Required action 1
Answer these questions using the Onion Creek buyout article:
(a) Up to what amount does federal law allow for a "replacement housing" payment?
(b) How many buyout packages were covered by the data the city provided?
(c) What was the largest buyout the city paid for an Onion Creek home?
Required action 2
Write out a passage of the Onion Creek buyout article word for word, beginning at the words "As city officials" and stopping after "American-Statesman review found.".
Required action 3
Extend the article on the Onion Creek flood buyouts, picking up after its final sentence.

Extract provided
It’s hard to find a home in Austin for under $200,000.
Especially when the city decides your last home is worth about $125,000.
As city officials put together buyout packages for Onion Creek residents devastated by the 2013 Halloween flood, they tried to close that gap by offering another payment for new housing. Federal law allows a “replacement housing” payment of up to $31,000, unless the city waives the cap — which Austin officials have done in nearly every case, an American-Statesman review found.
The Statesman’s analysis of data provided by the city on 113 buyout packages offered to Onion Creek residents between October 2014 and June 2015, funded by a mix of federal and local tax dollars, also found that:
• Nearly all homeowners received a buyout that was higher than what the Travis Central Appraisal District said their houses were worth that year. Buyouts were an average of about $29,000 higher than the last appraisal done before the house was sold to the city.
• The city paid about $125,000 for the average Onion Creek home. The smallest buyout was about $64,000 and the largest was $170,000. The middle 50 percent of the buyouts were between about $121,000 and $136,000.
• Combining the new housing payment with the home buyout, as well as smaller benefits such as moving expenses, brought the average total package to about $191,000. The lowest package was about $130,000 and the highest was about $226,000. The middle 50 percent of the packages were between about $183,000 and $203,000.

Source data
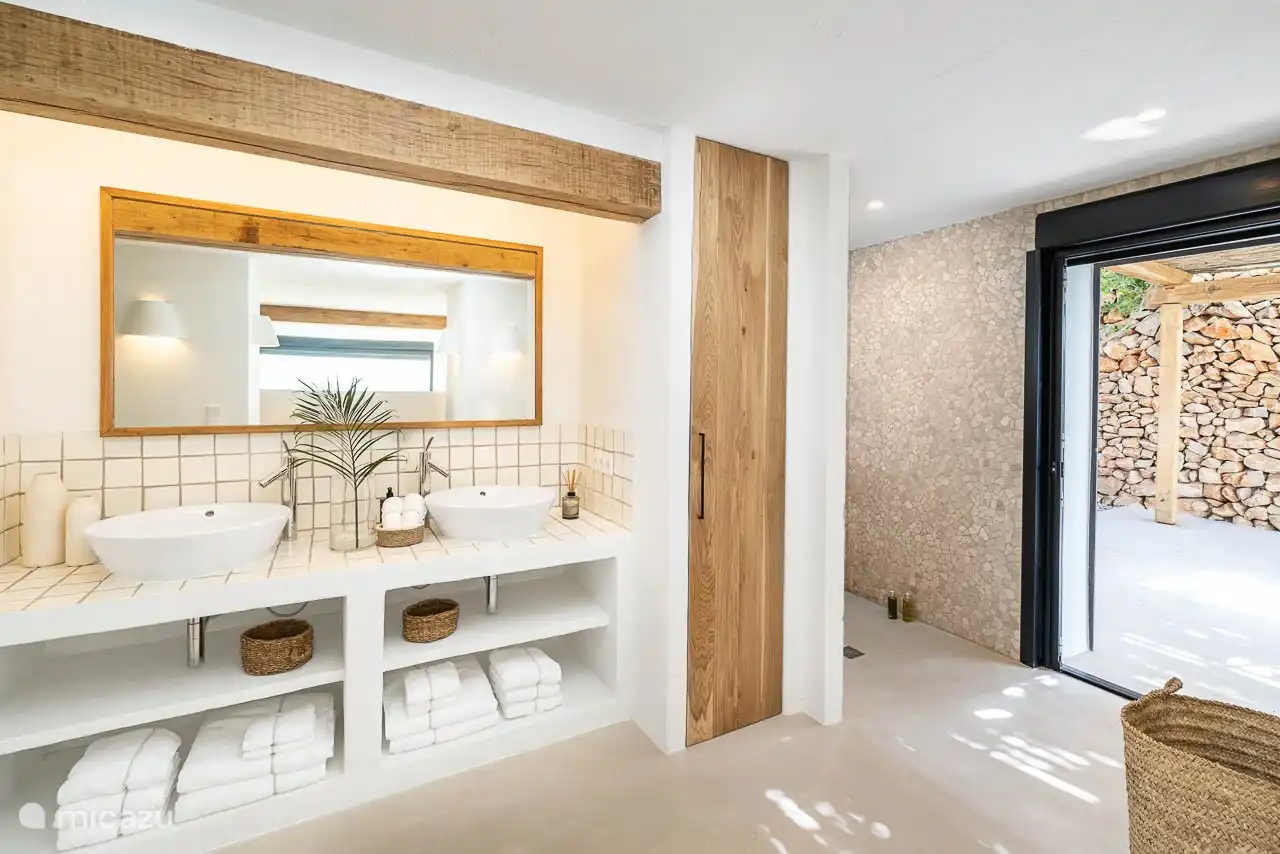 En-suite bathroom with shower, double sink, hairdryer, towels, products. 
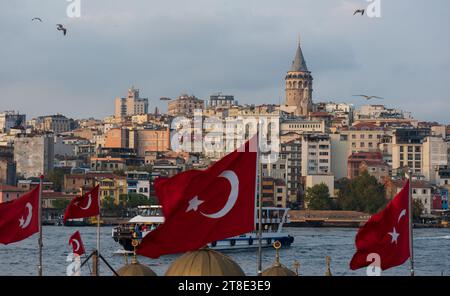 Eminönü, Istanbul, Turkey - October 17th 2019 - View of Golden Horn and Galata Tower from Eminönü square. Turkish flags and old Istanbul view. Stock Photo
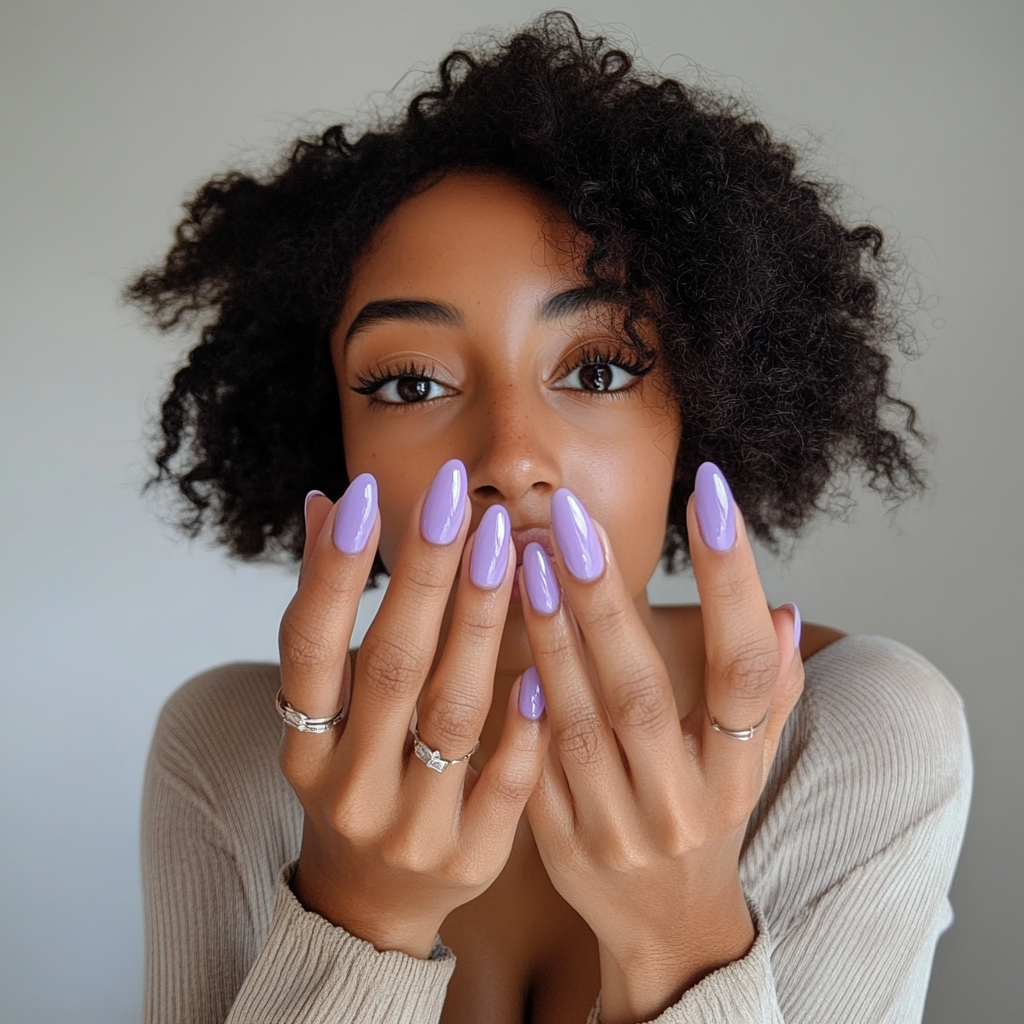 Candid photo of woman with new lilac nails.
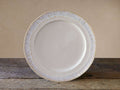 Creamy off-white Bela dinner plate with an antiqued reactive glaze rim, resting on a rustic wooden table.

Exercise output 1
(a) Up to $31,000.
(b) 113 buyout packages.
(c) $170,000.

Exercise output 2
As city officials put together buyout packages for Onion Creek residents devastated by the 2013 Halloween flood, they tried to close that gap by offering another payment for new housing. Federal law allows a “replacement housing” payment of up to $31,000, unless the city waives the cap — which Austin officials have done in nearly every case, an American-Statesman review found.

Exercise output 3
• Renters in Onion Creek received thousands of dollars, too. The city provided up to 42 months of rental assistance, which is based on the difference between their rent in Onion Creek and the rent of a comparable unit elsewhere. Among the 17 bought-out properties where tenants received a rental assistance payment, the median payout was about $24,000.
City Real Estate Officer Lauraine Rizer is adamant that Austin hasn’t paid more for homes than they were worth, or more than it takes for former Onion Creek residents to get settled in a livable and comparable dwelling. At the same time, city officials are well aware that, to accomplish their aim of moving residents out of an area at risk of flooding, they can’t make offers so low that no one will accept.
Why the difference?
Since the 2013 flood that killed three people in Travis County and damaged or destroyed 659 structures, some Onion Creek residents have contended that the city isn’t paying enough for their homes. Looking at one measure — comparing the city’s purchase price to the fair market value determined by the Travis appraisal district — the city has consistently bought homes for more than their value on the tax roll.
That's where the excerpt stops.